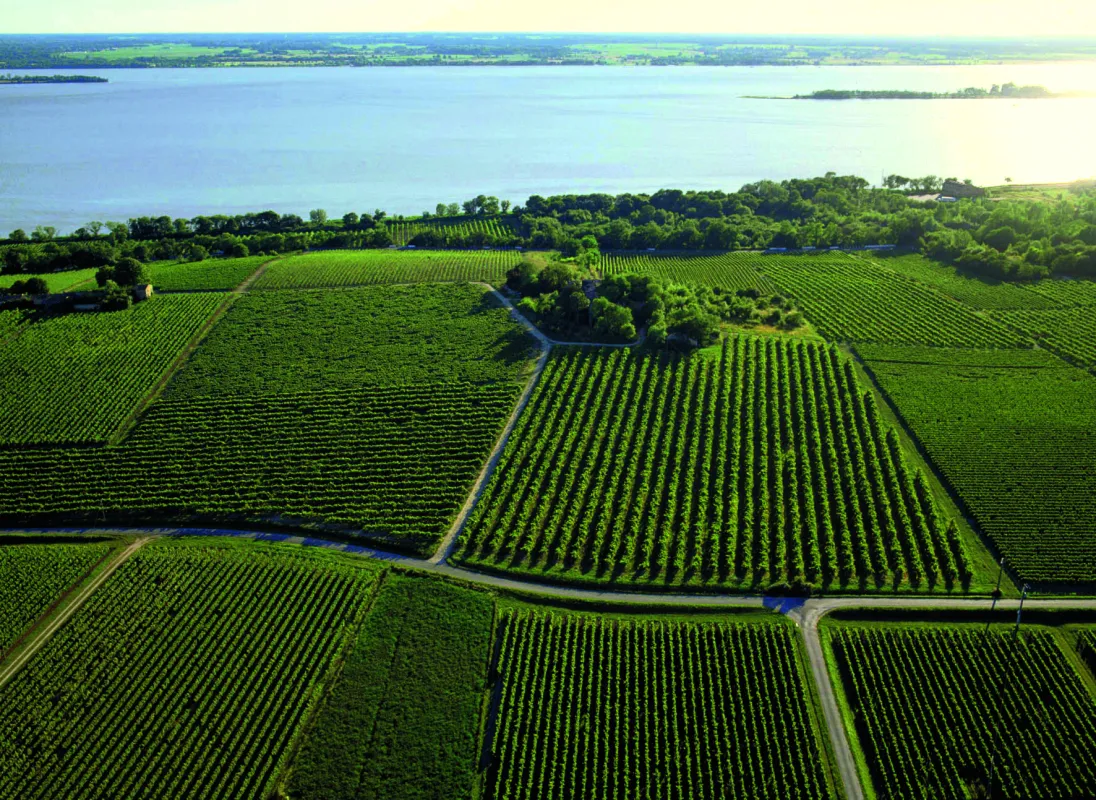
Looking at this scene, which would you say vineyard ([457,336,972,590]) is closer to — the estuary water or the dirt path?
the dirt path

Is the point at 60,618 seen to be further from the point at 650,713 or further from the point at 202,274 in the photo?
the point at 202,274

※ ※ ※

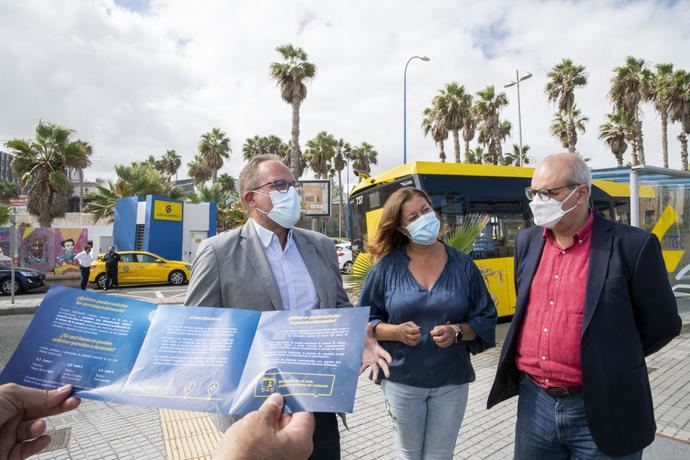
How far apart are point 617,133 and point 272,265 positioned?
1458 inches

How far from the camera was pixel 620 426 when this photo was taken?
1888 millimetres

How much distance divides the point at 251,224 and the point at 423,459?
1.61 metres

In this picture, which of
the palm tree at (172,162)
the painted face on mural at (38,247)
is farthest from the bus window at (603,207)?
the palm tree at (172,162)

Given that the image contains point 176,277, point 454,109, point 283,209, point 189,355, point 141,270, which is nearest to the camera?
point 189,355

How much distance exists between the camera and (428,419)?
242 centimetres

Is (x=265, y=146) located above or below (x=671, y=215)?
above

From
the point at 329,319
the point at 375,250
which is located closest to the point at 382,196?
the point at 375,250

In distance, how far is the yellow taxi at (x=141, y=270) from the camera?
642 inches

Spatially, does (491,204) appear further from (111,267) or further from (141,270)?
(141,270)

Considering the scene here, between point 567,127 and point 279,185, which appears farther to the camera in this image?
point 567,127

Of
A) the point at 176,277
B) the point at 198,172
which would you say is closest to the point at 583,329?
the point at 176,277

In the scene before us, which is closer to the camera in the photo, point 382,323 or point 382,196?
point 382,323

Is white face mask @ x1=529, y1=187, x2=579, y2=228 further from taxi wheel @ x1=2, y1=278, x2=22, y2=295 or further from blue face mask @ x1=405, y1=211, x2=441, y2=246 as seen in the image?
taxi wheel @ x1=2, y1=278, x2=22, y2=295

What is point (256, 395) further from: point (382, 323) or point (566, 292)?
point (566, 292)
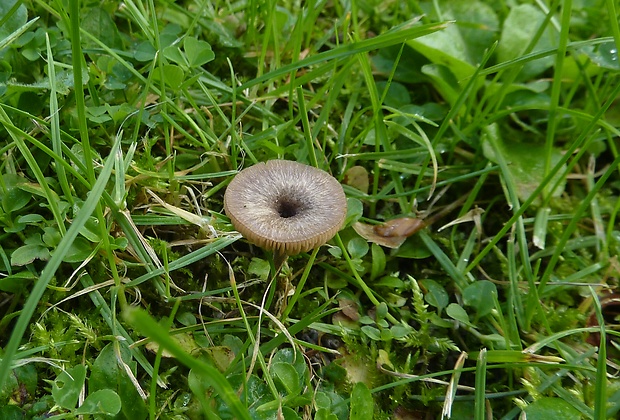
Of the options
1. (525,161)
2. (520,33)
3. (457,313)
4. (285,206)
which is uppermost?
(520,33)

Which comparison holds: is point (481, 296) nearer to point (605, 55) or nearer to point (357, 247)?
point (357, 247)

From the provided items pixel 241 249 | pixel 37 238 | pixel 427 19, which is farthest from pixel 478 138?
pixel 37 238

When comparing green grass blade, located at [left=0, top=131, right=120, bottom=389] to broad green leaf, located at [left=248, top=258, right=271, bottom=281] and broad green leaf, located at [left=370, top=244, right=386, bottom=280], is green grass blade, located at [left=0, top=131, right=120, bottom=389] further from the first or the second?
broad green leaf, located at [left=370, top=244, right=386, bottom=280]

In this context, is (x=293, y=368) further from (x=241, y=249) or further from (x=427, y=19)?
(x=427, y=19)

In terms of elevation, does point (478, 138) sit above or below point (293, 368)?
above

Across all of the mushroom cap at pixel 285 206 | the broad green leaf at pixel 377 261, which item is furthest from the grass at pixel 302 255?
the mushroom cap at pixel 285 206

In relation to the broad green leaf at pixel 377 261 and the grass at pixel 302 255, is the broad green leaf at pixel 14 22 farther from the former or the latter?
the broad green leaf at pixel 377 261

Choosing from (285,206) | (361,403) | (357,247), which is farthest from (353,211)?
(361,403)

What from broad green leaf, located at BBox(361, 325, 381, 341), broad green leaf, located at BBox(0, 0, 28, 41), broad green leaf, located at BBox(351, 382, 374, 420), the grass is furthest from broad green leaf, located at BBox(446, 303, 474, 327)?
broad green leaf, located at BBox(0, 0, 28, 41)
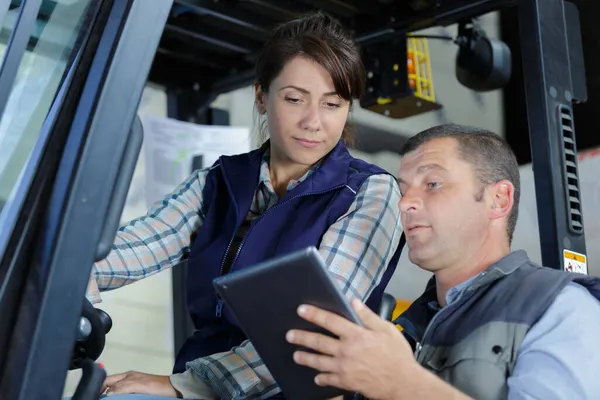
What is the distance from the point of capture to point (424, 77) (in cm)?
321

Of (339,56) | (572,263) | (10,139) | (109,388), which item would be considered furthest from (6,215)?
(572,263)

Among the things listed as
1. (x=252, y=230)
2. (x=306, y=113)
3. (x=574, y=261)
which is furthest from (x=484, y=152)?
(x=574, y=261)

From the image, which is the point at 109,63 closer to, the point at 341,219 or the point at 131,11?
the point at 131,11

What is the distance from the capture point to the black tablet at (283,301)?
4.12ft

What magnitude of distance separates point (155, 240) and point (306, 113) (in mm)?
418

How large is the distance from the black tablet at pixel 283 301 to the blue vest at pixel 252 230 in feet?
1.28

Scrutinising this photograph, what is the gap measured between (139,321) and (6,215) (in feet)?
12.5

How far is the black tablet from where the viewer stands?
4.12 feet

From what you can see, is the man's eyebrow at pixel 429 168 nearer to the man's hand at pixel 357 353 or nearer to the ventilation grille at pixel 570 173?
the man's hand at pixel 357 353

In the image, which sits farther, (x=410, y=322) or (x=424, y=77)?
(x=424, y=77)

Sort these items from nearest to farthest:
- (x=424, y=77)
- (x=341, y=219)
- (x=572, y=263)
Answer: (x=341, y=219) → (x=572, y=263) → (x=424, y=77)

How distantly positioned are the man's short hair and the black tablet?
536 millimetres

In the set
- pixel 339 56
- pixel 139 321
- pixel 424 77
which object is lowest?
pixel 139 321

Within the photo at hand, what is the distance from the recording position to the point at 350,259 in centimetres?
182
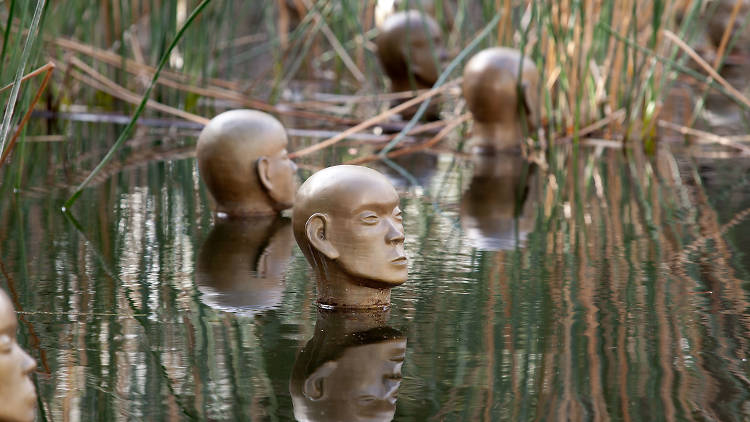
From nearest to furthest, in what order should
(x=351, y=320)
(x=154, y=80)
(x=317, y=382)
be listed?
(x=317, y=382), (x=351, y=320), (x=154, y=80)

※ ※ ※

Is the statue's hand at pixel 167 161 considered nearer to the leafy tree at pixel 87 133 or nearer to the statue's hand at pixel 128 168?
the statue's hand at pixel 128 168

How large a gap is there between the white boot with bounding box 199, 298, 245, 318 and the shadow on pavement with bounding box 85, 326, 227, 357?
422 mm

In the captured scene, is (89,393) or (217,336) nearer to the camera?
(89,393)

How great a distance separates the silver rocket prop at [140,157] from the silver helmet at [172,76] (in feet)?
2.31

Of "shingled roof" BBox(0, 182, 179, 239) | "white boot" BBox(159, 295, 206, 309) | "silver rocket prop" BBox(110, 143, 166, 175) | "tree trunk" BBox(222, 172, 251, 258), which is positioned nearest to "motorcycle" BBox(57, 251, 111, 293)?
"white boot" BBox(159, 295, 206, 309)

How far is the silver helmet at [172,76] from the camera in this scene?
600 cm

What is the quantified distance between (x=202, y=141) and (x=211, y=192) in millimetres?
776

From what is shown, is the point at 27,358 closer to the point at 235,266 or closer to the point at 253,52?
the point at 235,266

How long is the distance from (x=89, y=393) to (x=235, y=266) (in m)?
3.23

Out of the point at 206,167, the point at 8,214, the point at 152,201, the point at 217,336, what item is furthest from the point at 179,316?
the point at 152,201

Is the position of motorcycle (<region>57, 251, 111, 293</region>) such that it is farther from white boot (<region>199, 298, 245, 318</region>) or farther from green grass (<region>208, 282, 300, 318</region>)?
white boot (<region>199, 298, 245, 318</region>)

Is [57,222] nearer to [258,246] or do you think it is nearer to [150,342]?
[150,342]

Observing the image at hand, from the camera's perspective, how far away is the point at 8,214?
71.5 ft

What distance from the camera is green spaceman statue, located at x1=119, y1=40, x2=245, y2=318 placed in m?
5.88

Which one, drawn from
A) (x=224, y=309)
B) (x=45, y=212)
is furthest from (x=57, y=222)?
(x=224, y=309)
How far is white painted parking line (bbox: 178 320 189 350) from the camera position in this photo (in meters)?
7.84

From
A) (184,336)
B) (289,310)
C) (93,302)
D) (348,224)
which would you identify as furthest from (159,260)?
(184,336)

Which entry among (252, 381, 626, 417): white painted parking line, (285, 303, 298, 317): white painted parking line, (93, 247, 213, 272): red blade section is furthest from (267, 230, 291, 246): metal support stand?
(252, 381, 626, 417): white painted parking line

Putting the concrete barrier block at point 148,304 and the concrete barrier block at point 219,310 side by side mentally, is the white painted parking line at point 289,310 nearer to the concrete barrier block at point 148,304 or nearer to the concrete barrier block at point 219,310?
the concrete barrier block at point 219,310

※ ※ ※

TASK DESCRIPTION: Count the lines in the records above that contain the string "boot". Reply with that number alone.

SOLUTION BELOW: 5